Lecito chiedersi quindi: non sarebbe inevitabilmente opportuno, che oggi, nel tempo presente, i “ricercatori sul campo” di Amnesty si occupassero di un problema così spinoso, definito una ferita nello stato di diritto, in costruttiva collaborazione con associazioni per la promozione dei diritti delle persone migranti come ASGI (Associazione Studi Giuridici sull’Immigrazione), che ha pubblicato il “Libro nero sul CPR di Torino“, Legal Team Italia, LasciateCIEntrare e, appunto, col Garante Nazionale e i Garanti territoriali?

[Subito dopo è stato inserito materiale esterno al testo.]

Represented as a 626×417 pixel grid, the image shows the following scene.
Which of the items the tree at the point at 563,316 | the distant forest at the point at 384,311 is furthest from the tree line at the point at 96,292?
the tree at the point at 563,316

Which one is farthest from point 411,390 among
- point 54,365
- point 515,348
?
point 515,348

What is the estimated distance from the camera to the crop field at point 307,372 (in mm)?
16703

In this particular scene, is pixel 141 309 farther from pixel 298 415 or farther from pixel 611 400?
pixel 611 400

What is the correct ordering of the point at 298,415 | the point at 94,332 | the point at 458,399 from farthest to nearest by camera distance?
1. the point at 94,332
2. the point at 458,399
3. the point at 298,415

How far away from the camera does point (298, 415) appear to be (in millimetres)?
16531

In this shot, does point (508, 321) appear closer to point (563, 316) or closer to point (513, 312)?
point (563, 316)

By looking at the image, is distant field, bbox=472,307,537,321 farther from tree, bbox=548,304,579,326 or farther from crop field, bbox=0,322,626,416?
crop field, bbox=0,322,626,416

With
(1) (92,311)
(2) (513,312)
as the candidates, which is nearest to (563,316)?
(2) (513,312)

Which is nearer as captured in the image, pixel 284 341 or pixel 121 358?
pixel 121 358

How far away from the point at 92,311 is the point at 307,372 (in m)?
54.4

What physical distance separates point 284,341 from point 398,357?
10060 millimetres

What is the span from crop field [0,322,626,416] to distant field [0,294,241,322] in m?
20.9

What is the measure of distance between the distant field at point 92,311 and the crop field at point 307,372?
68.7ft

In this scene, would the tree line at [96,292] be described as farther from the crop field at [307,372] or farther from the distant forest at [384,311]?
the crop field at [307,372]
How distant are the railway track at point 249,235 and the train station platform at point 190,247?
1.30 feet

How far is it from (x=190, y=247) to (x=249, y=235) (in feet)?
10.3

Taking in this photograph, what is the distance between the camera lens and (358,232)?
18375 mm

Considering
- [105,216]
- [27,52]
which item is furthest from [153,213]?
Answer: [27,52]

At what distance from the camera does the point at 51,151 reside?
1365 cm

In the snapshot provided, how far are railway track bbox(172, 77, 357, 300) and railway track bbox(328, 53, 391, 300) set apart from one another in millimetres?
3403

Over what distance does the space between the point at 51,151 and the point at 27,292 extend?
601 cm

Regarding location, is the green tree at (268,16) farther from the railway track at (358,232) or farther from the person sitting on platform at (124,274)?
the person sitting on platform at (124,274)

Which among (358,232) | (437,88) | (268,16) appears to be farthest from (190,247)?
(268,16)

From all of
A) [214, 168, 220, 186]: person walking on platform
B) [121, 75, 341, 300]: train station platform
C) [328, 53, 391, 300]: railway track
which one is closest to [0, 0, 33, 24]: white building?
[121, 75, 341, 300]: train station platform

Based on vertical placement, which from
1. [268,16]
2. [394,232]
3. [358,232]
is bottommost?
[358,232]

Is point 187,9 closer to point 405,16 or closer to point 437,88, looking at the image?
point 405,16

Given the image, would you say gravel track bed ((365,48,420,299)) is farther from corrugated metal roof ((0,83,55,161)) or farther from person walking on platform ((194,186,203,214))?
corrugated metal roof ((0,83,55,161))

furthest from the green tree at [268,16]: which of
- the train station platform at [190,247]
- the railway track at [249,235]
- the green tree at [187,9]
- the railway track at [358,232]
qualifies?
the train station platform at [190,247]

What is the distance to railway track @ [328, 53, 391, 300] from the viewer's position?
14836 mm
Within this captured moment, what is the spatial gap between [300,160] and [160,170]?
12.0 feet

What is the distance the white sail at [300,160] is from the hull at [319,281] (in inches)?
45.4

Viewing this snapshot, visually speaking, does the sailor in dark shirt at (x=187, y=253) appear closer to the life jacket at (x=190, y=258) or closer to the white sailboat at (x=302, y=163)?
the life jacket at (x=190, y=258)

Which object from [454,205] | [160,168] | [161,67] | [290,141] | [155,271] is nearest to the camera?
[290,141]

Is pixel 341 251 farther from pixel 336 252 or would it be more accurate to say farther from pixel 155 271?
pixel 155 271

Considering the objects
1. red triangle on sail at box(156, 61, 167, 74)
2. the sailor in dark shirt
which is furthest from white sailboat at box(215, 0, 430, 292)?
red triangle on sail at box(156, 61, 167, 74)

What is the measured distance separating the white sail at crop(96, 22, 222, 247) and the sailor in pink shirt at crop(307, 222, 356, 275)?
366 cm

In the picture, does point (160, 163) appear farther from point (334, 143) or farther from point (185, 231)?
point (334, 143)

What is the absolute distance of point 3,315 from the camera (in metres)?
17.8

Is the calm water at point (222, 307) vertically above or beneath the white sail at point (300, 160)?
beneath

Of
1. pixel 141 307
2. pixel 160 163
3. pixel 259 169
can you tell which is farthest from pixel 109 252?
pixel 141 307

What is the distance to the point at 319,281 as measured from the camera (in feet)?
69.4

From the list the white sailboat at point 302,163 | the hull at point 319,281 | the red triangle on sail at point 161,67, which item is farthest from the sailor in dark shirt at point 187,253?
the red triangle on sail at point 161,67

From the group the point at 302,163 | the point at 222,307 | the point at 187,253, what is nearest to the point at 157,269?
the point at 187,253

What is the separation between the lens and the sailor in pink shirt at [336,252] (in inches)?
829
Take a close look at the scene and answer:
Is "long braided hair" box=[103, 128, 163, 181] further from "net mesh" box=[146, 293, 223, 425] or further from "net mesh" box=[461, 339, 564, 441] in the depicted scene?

Non sarebbe quindi altrettanto opportuno promuovere o partecipare a manifestazioni (aspetti negati a Milano) contro un sistema che ha coinvolto, solo l’anno scorso e solo in Italia, più di 4.000 persone (non sono una priorità?) che sono state private della libertà in assenza di reato penale, ma solo in quanto migranti? Questo non fa parte della “pressione sulle istituzioni“, della “mobilitazione della società civile“?

E non sarebbe anche in questo caso inevitabilmente opportuno istituire “campagne di sensibilizzazione dell’opinione pubblica” affinché venga affrontata, a livello non solo italiano, la privazione della libertà in assenza di reato penale per le persone migranti? Questo non fa parte del battersi “per le persone, qualsiasi siano i loro nomi e ovunque si trovino, quando libertà, verità, giustizia e dignità sono negate“?

Ogni individuo ha diritto di lasciare qualsiasi paese, incluso il proprio, e di ritornare nel proprio paese“.